Demographic and tumor characteristics for each of the risk categories defined by the RS are presented in eTable 1 in the Supplement. Black women were significantly more likely than non-Hispanic White women to have an RS greater than 25 in univariate analysis (17.7% vs 13.7%; P < .001). A high-risk RS was also associated with age younger than 40 years, larger tumor size, higher AJCC stage and tumor grade, and a progesterone receptor–negative tumor (eTable 1 in the Supplement). The relative risk of an RS greater than 25 for Black women compared with non-Hispanic White women was 1.30 (95% CI, 1.23-1.37; P < .001) in unadjusted Poisson regression models and 1.21 (95% CI, 1.15-1.28; P < .001) after adjusting for age, year of diagnosis, tumor size, and nodal status (Table 1). The racial/ethnic difference remained after further adjustment for tumor biologic factors (progesterone receptor status and tumor grade).

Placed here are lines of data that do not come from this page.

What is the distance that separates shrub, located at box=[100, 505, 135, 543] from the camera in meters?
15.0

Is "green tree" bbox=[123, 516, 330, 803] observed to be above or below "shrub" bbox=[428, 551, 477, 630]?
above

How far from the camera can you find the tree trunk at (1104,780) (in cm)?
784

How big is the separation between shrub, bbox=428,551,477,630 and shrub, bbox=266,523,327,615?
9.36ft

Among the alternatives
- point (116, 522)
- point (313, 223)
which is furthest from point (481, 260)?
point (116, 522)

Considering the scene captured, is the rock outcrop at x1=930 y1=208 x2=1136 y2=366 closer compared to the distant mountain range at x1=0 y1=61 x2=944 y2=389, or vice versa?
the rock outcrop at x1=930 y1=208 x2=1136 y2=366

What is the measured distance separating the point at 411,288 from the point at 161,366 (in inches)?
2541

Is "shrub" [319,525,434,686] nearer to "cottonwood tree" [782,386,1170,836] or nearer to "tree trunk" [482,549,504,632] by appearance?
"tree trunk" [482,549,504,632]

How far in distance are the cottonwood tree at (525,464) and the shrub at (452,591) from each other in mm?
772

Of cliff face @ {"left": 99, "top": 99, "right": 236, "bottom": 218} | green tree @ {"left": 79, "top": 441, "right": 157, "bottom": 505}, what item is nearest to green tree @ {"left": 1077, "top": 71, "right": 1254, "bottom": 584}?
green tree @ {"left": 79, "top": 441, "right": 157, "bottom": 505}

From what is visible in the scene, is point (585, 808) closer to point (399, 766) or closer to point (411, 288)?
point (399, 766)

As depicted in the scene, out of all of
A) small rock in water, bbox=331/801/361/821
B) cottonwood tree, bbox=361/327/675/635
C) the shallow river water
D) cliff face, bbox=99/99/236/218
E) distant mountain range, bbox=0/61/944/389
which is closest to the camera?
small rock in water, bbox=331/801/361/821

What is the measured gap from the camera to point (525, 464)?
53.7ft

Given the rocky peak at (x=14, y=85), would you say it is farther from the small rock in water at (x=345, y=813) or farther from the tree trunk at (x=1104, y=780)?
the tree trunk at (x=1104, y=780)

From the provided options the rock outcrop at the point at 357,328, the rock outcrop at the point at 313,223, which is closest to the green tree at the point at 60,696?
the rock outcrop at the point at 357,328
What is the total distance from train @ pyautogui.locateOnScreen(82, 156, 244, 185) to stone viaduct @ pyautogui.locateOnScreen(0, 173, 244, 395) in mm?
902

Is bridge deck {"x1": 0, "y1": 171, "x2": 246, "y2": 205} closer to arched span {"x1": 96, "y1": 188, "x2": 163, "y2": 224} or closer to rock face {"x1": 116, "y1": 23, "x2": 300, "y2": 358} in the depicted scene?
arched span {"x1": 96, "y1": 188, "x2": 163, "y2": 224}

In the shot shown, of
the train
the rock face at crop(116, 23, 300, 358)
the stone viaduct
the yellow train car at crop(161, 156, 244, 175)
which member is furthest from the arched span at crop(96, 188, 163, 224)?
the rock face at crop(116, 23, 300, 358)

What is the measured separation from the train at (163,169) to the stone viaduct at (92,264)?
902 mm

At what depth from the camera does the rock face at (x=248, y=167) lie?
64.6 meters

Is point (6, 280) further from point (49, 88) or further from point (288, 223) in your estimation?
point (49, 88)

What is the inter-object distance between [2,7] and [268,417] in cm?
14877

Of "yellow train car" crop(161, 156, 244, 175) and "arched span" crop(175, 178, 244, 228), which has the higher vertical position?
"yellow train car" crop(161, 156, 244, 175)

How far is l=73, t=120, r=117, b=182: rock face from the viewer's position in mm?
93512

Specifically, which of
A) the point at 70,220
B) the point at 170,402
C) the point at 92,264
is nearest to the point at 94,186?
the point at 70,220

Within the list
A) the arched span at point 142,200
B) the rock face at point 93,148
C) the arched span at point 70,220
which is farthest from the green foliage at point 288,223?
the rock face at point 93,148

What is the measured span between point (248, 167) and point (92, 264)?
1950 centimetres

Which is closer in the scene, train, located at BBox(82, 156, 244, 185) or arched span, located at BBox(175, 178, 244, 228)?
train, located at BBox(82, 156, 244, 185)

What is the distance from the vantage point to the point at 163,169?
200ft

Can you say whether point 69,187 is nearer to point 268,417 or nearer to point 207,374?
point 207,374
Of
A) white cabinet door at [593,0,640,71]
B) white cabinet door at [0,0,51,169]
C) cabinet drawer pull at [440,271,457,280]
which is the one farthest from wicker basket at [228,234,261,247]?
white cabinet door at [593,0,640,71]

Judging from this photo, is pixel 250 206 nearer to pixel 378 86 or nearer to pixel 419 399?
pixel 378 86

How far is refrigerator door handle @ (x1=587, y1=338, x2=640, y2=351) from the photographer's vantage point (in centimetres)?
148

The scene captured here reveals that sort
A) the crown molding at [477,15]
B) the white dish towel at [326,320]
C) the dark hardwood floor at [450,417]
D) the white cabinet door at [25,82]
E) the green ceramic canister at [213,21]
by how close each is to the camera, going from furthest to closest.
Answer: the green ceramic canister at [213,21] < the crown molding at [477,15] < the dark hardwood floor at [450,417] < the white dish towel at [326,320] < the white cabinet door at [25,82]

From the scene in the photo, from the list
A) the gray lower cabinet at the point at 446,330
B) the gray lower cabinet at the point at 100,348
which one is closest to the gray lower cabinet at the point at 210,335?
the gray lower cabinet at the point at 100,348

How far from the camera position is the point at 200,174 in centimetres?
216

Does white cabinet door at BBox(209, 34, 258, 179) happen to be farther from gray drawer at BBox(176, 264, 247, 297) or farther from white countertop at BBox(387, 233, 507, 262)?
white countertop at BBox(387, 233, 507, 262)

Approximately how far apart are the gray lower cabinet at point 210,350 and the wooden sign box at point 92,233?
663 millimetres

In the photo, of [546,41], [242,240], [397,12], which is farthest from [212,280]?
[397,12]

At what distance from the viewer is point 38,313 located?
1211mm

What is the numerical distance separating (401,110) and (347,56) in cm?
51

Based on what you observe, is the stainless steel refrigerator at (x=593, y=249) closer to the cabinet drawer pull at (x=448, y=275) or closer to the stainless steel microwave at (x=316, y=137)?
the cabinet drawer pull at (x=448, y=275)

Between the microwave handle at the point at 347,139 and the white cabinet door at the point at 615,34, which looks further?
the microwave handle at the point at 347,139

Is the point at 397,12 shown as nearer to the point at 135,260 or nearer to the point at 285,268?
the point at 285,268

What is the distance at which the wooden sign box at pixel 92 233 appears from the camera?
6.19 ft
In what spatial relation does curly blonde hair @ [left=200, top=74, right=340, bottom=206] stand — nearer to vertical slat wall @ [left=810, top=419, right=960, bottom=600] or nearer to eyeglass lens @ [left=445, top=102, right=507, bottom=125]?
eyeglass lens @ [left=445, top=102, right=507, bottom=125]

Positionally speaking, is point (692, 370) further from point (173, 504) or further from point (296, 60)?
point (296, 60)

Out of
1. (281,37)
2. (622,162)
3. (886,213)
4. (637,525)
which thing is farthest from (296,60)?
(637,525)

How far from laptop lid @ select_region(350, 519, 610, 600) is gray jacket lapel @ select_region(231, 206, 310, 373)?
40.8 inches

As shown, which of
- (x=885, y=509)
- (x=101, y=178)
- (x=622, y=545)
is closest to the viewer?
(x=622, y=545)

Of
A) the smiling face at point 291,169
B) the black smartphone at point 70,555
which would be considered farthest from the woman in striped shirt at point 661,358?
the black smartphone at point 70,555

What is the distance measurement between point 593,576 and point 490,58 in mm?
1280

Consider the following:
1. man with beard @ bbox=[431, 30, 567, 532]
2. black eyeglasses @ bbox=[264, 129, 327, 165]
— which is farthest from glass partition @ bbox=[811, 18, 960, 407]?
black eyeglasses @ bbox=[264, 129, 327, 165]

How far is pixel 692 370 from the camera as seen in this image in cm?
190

Breast Cancer–Specific Mortality

The median follow-up time for the entire cohort was 54 months (interquartile range, 30-83 months). Figure 1 shows cumulative hazard functions for breast cancer–specific mortality for each RS category, stratified by race/ethnicity. The cumulative hazard of mortality was significantly higher for Black women compared with non-Hispanic White women within each RS group. When analyzed according to the status of axillary lymph nodes, the mortality disparity for Black women persisted in all RS risk groups among node-negative patients (Figure 2). Table 2 lists the hazards of breast cancer–specific mortality for node-negative women from racial/minority groups compared with non-Hispanic White women with competing risk regression models adjusted for age, year of diagnosis, tumor size, progesterone receptor status, type of surgery, and administration of radiotherapy and chemotherapy. There was a significantly increased hazard of breast cancer–specific mortality for Black women compared with non-Hispanic White women across all RS risk strata, with subdistribution HRs of 2.54 (95% CI, 1.44-4.50) for RSs of 0 to 10, 1.64 (95% CI, 1.23-2.18) for RSs of 11 to 25, and 1.48 (95% CI, 1.10-1.98) for RSs greater than 25. A sensitivity analysis confined to axillary node–negative patients with tumors that were documented as ERBB2 negative confirmed the findings of the main analysis, with subdistribution HRs that were in the same direction and had similar effect sizes (eTable 3 in the Supplement). No significant racial difference was found in breast cancer–specific mortality among node-positive cases (Figure 3 and eTable 4 in the Supplement).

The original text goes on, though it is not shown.